Containers

Handling requests

In order to handle requests to your Realtime API, one of your containers must run a web server which is listening for HTTP requests on the port which is configured in the pod.port field of your API configuration (default: 8080).

Subpaths are supported; for example, if your API is named hello-world, a request to <load_balancer_url>/hello-world will be routed to the root (/) of your web server, and a request to <load_balancer_url>/hello-world/subpatch will be routed to /subpath on your web server.

Readiness checks

It is often important to implement a readiness check for your API. By default, as soon as your web server has bound to the port, it will start receiving traffic. In some cases, the web server may start listening on the port before its workers are ready to handle traffic (e.g. tiangolo/uvicorn-gunicorn-fastapi behaves this way). Readiness checks ensure that traffic is not sent into your web server before it's ready to handle them.

There are three types of readiness checks which are supported: http_get, tcp_socket, and exec (see API configuration for usage instructions). A simple and often effective approach is to add a route to your web server (e.g. /healthz) which responds with status code 200, and configure your readiness probe accordingly:

readiness_probe:
  http_get:
    port: 8080
    path: /healthz

Multiple containers

Your API pod can contain multiple containers, only one of which can be listening for requests on the target port (it can be any of the containers).

The /mnt directory is mounted to each container's file system, and is shared across all containers.

Resource requests

Each container in the pod requests its own amount of CPU, memory, GPU, and Inferentia resources. In addition, Cortex's proxy sidecar container (which is automatically added to the pod) requests 100m CPU and 100Mi memory.

Observability

See docs for logging, metrics, and alerting.

Using the Cortex CLI or client

It is possible to use the Cortex CLI or client to interact with your cluster's APIs from within your API containers. All containers will have a CLI configuration file present at /cortex/client/cli.yaml, which is configured to connect to the cluster. In addition, the CORTEX_CLI_CONFIG_DIR environment variable is set to /cortex/client by default. Therefore, no additional configuration is required to use the CLI or Python client (which can be instantiated via cortex.client()).

Note: your Cortex CLI or client must match the version of your cluster (available in the CORTEX_VERSION environment variable).

Chaining APIs

It is possible to make requests to Realtime APIs from any Cortex API within a Cortex cluster. Requests can be made to http://ingressgateway-apis.istio-system.svc.cluster.local/<api_name>, where <api_name> is the name of the Realtime API you are making a request to.
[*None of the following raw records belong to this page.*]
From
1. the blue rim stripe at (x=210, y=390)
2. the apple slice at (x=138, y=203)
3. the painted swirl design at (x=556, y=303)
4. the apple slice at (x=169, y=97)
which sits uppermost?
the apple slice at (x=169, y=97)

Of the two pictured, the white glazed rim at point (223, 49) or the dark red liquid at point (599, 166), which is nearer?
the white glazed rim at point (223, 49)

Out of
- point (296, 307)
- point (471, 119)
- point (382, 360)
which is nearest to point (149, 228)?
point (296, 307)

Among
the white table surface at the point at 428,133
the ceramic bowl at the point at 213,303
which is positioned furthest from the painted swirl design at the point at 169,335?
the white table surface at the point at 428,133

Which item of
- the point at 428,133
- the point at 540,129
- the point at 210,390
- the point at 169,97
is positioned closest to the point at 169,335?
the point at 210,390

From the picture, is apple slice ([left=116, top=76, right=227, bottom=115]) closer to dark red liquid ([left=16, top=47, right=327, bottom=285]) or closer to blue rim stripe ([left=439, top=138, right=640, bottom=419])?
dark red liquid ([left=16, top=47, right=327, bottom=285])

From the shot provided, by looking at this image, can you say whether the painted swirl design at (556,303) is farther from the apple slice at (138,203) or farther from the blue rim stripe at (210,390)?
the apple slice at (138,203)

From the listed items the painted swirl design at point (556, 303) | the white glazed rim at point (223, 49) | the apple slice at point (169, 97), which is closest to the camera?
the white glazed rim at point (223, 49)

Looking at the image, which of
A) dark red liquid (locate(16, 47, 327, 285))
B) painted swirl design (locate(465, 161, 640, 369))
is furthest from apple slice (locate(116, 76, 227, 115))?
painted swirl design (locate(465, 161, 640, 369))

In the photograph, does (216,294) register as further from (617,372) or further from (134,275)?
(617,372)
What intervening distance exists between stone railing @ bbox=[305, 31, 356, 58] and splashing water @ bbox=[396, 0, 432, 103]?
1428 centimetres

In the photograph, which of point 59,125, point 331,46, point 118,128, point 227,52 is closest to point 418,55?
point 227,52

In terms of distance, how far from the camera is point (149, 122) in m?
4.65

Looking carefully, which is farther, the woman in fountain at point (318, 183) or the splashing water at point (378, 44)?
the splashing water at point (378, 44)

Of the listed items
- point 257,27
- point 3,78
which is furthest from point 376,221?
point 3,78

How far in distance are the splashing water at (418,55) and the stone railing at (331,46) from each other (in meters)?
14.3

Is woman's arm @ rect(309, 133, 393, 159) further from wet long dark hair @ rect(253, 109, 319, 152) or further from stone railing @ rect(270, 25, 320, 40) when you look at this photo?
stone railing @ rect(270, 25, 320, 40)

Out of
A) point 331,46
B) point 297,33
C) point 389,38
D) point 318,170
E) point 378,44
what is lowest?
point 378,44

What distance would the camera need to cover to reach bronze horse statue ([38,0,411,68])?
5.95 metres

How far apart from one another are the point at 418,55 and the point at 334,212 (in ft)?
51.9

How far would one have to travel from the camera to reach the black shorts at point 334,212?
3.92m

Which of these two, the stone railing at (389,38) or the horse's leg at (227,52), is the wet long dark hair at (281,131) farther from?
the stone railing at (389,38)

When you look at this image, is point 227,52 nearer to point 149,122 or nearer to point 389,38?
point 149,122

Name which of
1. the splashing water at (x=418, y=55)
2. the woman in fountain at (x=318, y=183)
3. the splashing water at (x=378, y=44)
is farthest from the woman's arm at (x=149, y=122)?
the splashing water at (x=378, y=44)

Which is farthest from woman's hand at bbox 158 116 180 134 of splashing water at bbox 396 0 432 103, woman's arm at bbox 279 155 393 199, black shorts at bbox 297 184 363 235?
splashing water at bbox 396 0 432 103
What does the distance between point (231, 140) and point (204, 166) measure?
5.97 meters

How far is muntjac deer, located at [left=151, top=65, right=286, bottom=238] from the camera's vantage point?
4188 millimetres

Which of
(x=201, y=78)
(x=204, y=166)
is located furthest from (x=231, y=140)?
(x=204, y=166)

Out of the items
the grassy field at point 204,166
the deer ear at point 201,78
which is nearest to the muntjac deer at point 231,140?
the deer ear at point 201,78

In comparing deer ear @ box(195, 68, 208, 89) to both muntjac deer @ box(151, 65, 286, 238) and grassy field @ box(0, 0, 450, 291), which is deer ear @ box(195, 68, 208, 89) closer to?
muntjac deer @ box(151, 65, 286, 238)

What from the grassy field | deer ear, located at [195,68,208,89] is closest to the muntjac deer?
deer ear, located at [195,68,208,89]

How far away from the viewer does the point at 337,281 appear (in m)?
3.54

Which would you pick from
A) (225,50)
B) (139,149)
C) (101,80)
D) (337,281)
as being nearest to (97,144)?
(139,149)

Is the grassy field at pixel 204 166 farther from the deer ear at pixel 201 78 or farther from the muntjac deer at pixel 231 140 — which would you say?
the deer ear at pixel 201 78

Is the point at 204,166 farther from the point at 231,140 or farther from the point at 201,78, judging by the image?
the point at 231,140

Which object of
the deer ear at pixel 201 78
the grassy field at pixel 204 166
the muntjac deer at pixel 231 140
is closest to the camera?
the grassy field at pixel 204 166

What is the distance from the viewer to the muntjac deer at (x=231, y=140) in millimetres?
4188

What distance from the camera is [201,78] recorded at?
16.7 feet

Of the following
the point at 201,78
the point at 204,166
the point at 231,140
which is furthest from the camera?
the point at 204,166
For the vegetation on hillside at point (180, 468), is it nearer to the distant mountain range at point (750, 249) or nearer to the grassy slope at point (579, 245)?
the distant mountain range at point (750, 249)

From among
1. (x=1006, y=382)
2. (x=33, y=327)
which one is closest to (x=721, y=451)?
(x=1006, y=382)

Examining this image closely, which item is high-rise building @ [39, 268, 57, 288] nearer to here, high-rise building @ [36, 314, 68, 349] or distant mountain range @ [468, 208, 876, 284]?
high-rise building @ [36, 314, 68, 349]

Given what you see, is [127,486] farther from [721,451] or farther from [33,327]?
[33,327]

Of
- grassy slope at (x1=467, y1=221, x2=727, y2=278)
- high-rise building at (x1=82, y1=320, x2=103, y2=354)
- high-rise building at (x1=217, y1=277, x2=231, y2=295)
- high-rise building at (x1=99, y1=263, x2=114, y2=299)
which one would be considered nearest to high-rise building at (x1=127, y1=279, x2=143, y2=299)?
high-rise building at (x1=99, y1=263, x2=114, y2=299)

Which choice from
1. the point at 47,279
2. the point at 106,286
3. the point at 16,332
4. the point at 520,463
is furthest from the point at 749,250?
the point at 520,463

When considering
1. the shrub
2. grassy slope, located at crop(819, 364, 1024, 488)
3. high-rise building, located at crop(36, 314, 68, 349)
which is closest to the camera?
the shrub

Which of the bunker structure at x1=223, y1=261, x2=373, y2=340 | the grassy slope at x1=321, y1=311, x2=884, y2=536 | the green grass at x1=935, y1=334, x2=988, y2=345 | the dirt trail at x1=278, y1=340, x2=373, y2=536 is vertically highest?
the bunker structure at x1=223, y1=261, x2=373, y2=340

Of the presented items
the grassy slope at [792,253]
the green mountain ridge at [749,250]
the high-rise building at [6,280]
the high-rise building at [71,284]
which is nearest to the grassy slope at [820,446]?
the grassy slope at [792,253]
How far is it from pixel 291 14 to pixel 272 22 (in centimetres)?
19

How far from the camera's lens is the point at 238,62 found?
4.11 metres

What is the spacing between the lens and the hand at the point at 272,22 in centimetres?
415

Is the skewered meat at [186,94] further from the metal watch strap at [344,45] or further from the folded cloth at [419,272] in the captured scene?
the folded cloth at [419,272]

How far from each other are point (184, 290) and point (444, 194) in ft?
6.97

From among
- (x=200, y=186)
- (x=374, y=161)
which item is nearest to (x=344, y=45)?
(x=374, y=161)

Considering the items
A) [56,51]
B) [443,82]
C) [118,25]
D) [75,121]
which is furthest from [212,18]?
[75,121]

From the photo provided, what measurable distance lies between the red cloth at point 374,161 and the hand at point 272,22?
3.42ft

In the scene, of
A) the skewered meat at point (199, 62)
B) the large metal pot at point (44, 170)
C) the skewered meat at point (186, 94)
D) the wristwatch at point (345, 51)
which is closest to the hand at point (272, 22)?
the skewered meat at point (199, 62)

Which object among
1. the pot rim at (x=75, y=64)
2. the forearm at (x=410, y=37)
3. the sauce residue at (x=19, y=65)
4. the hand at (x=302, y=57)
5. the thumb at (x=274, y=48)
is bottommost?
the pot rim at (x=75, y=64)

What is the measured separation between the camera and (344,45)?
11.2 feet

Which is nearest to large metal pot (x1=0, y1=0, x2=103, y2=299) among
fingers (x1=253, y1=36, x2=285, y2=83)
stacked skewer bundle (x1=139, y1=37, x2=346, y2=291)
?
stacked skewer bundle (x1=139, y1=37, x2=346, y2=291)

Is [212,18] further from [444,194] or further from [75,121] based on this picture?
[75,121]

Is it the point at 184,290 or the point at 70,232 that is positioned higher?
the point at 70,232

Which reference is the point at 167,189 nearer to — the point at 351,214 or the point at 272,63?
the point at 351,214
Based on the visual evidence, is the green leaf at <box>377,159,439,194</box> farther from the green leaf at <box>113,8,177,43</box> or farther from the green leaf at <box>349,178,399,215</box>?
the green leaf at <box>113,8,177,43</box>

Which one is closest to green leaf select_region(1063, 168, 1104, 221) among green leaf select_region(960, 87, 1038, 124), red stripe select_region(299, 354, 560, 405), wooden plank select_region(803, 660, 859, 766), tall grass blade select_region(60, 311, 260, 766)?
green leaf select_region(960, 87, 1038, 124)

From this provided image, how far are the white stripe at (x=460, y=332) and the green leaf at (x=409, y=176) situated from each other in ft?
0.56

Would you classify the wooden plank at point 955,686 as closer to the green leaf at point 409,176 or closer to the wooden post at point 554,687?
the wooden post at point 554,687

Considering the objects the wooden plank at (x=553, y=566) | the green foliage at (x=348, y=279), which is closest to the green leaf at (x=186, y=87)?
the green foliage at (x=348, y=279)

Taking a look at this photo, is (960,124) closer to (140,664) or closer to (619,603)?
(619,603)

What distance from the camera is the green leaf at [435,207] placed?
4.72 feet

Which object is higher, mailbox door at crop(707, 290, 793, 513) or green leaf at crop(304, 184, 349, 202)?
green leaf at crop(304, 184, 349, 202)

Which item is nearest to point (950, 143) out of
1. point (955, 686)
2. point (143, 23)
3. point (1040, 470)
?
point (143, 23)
For example, if there is a Realtime API named hello-world running in the cluster, you can make a request to it from a different API in Python by using:

import requests

response = requests.post(
    "http://ingressgateway-apis.istio-system.svc.cluster.local/hello-world",
    json={"text": "hello world"},
)

Note that if the API making the request is a Realtime API or Async API, its autoscaling configuration (i.e. target_in_flight) should be modified with the understanding that requests will be considered "in-flight" in the first API as the request is being fulfilled by the second API.

To make requests from your Realtime API to a Batch, Async, or Task API running within the cluster, see the "Chaining APIs" docs associated with the target workload type.